- _Exercise materials_
-- Begin --

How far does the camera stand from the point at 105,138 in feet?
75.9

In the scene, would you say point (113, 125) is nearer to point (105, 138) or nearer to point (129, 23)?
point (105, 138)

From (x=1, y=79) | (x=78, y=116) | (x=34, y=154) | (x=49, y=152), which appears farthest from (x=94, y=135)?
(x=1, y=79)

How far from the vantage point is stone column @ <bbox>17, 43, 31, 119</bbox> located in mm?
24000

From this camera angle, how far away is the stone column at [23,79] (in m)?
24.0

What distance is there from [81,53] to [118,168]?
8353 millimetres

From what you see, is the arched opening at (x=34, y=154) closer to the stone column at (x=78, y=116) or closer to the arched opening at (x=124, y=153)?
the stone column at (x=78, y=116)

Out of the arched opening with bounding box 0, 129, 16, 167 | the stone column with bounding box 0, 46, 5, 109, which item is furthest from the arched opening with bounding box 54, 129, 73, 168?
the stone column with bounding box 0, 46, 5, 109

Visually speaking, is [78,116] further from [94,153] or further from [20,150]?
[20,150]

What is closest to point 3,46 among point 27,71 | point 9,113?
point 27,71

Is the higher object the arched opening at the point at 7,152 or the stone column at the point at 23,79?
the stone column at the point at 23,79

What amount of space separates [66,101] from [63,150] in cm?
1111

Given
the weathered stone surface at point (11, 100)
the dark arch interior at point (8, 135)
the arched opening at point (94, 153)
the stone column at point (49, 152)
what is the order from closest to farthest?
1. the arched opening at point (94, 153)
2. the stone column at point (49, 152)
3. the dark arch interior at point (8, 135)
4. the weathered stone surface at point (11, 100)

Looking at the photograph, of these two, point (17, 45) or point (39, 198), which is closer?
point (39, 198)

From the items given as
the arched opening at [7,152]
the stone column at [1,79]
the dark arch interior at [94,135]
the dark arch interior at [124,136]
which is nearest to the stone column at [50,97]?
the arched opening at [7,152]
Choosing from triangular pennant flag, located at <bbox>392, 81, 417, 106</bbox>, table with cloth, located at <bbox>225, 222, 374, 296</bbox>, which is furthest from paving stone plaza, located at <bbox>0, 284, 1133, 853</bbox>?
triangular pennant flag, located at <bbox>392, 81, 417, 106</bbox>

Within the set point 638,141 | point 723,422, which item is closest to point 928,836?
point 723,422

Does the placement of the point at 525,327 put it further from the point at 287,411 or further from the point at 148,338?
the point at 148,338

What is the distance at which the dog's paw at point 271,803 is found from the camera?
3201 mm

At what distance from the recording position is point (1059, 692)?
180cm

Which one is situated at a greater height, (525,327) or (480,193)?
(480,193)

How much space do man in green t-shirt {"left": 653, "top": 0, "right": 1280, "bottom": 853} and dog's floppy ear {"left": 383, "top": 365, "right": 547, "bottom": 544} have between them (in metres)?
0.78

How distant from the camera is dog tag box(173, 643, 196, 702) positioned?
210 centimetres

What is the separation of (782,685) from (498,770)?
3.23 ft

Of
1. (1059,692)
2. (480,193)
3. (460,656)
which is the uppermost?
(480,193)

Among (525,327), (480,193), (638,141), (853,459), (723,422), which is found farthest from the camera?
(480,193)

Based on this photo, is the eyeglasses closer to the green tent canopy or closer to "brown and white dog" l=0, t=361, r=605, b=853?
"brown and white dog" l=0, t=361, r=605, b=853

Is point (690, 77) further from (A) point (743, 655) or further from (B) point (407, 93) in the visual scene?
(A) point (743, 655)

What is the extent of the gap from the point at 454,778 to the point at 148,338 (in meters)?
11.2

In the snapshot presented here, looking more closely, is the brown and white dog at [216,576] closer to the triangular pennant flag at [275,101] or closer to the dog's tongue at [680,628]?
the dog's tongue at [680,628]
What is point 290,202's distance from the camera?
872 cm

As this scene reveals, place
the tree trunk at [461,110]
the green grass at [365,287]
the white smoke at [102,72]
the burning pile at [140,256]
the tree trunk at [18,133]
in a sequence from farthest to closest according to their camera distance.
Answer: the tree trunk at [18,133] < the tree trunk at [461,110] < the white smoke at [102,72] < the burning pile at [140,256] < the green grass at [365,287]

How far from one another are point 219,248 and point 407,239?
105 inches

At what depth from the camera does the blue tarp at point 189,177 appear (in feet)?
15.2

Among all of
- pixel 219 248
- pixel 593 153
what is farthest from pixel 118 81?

-- End --

- _What the task asks_
Put every line of the items above into a JSON list of strings, one string per line, and leave out the blank lines.

- _Problem solution_
[
  "How far does the camera stand from the point at 105,138 in feet?",
  "75.9",
  "In the scene, would you say point (113, 125) is nearer to point (105, 138) or nearer to point (129, 23)?",
  "point (105, 138)",
  "From (x=1, y=79) | (x=78, y=116) | (x=34, y=154) | (x=49, y=152), which appears farthest from (x=94, y=135)?",
  "(x=1, y=79)",
  "How far from the vantage point is stone column @ <bbox>17, 43, 31, 119</bbox> located in mm?",
  "24000",
  "From this camera angle, how far away is the stone column at [23,79] (in m)?",
  "24.0",
  "What distance is there from [81,53] to [118,168]?",
  "8353 millimetres",
  "From what you see, is the arched opening at (x=34, y=154) closer to the stone column at (x=78, y=116) or closer to the arched opening at (x=124, y=153)?",
  "the stone column at (x=78, y=116)",
  "Out of the arched opening with bounding box 0, 129, 16, 167 | the stone column with bounding box 0, 46, 5, 109, which item is furthest from the arched opening with bounding box 54, 129, 73, 168?",
  "the stone column with bounding box 0, 46, 5, 109",
  "Visually speaking, is [78,116] further from [94,153] or further from [20,150]?",
  "[20,150]",
  "What is closest to point 3,46 among point 27,71 | point 9,113?",
  "point 27,71",
  "Is the higher object the arched opening at the point at 7,152 or the stone column at the point at 23,79?",
  "the stone column at the point at 23,79",
  "What amount of space separates [66,101] from [63,150] in cm?",
  "1111",
  "Given",
  "the weathered stone surface at point (11, 100)",
  "the dark arch interior at point (8, 135)",
  "the arched opening at point (94, 153)",
  "the stone column at point (49, 152)",
  "what is the order from closest to farthest?",
  "1. the arched opening at point (94, 153)",
  "2. the stone column at point (49, 152)",
  "3. the dark arch interior at point (8, 135)",
  "4. the weathered stone surface at point (11, 100)",
  "Looking at the photograph, of these two, point (17, 45) or point (39, 198), which is closer?",
  "point (39, 198)",
  "From the items given as",
  "the arched opening at [7,152]",
  "the stone column at [1,79]",
  "the dark arch interior at [94,135]",
  "the dark arch interior at [124,136]",
  "which is nearest to the stone column at [50,97]?",
  "the arched opening at [7,152]",
  "Choosing from triangular pennant flag, located at <bbox>392, 81, 417, 106</bbox>, table with cloth, located at <bbox>225, 222, 374, 296</bbox>, which is furthest from paving stone plaza, located at <bbox>0, 284, 1133, 853</bbox>?",
  "triangular pennant flag, located at <bbox>392, 81, 417, 106</bbox>",
  "Within the set point 638,141 | point 723,422, which item is closest to point 928,836?",
  "point 723,422",
  "Does the placement of the point at 525,327 put it further from the point at 287,411 or further from the point at 148,338?",
  "the point at 148,338",
  "What is the distance at which the dog's paw at point 271,803 is found from the camera?",
  "3201 mm",
  "At what distance from the recording position is point (1059, 692)?",
  "180cm",
  "Which one is situated at a greater height, (525,327) or (480,193)?",
  "(480,193)",
  "How much space do man in green t-shirt {\"left\": 653, \"top\": 0, \"right\": 1280, \"bottom\": 853} and dog's floppy ear {\"left\": 383, \"top\": 365, \"right\": 547, \"bottom\": 544} have between them (in metres)?",
  "0.78",
  "How distant from the camera is dog tag box(173, 643, 196, 702) positioned?",
  "210 centimetres",
  "What is the separation of (782,685) from (498,770)?",
  "3.23 ft",
  "Of",
  "1. (1059,692)",
  "2. (480,193)",
  "3. (460,656)",
  "which is the uppermost?",
  "(480,193)",
  "Among (525,327), (480,193), (638,141), (853,459), (723,422), which is found farthest from the camera?",
  "(480,193)",
  "Based on this photo, is the eyeglasses closer to the green tent canopy or closer to \"brown and white dog\" l=0, t=361, r=605, b=853?",
  "\"brown and white dog\" l=0, t=361, r=605, b=853",
  "Is point (690, 77) further from (A) point (743, 655) or further from (B) point (407, 93) in the visual scene?",
  "(A) point (743, 655)",
  "What is the extent of the gap from the point at 454,778 to the point at 148,338 (in meters)?",
  "11.2",
  "In the snapshot presented here, looking more closely, is the brown and white dog at [216,576] closer to the triangular pennant flag at [275,101] or closer to the dog's tongue at [680,628]?",
  "the dog's tongue at [680,628]",
  "What is point 290,202's distance from the camera?",
  "872 cm",
  "As this scene reveals, place",
  "the tree trunk at [461,110]",
  "the green grass at [365,287]",
  "the white smoke at [102,72]",
  "the burning pile at [140,256]",
  "the tree trunk at [18,133]",
  "in a sequence from farthest to closest according to their camera distance.",
  "Answer: the tree trunk at [18,133] < the tree trunk at [461,110] < the white smoke at [102,72] < the burning pile at [140,256] < the green grass at [365,287]",
  "How far from one another are point 219,248 and point 407,239?",
  "105 inches",
  "At what depth from the camera does the blue tarp at point 189,177 appear (in feet)?",
  "15.2",
  "Among all of",
  "- pixel 219 248",
  "- pixel 593 153",
  "what is farthest from pixel 118 81?"
]